JugglerCash flow is affected when you sell or buy something, change a process, make a spending or investment decision, or change a project deadline.

People right across a business make decisions each day that affect cash flow, yet the focus of those outside the accounting department is often on sales, profit and costs rather than on cash.

But a business can be profitable (or can appear profitable) yet have significant cash flow problems. More sales and a bigger business can make cash flow worse, not better. It’s also possible to underestimate a profit problem because there is cash in the bank account … at least today!

In the short term, cash flow difficulties can be eased by juggling payments, adjusting stock levels and chasing outstanding accounts. However, reduced access to funds and the cost of borrowing is driving attention to proactive cash management and the structural aspects of cash flow.

It takes thinking and effort to find and plug cash flow holes rather than just get busy with short-term fixes. The effort pays off, though, since stronger cash flow means a more sustainable business and less need for outside finance for working capital.

To get the cash flowing faster you’ll want to take a look at how practices for inventory management, customer acquisition and management and production or operations management, since it’s in these areas that cause the cash to get stuck.

It’s important also to take a look at profit, since a cash flow problem can exist because there’s not enough profit to cover loan and creditor repayments, tax and dividends – or because owner/director remuneration is beyond what the business can afford.

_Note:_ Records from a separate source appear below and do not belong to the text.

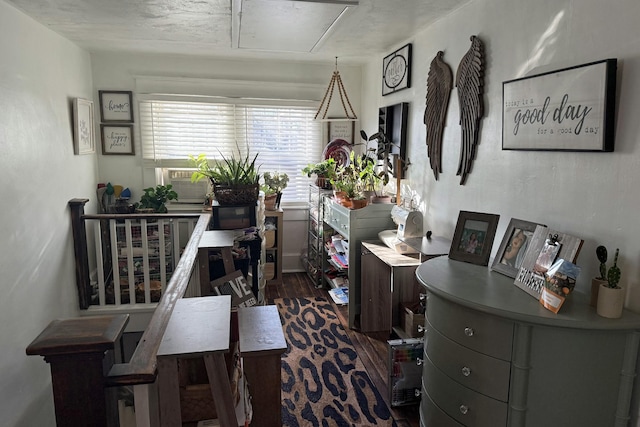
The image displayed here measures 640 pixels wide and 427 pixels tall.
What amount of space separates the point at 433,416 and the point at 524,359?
60cm

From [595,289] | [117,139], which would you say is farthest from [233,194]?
[117,139]

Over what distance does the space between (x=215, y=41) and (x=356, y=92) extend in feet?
5.64

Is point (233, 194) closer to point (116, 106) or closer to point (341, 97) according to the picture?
point (116, 106)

If you’re looking beyond day-to-day tactics to understand and improve cash flow, here are some questions to consider:

  • Is operating profit sufficient to cover interest, tax, loan repayments and dividends?
  • How long does it take to turn money invested in stock and operations to a sale and then cash? How can you shorten that cycle?
  • Where does the cash to fund purchases and expenses come from? How much is from the bank and investors and how much is generated from operations?
  • Does your team understand how their actions affect cash flow – and are decisions made with cash in mind?
  • Is cash flow planning part of your financial routine?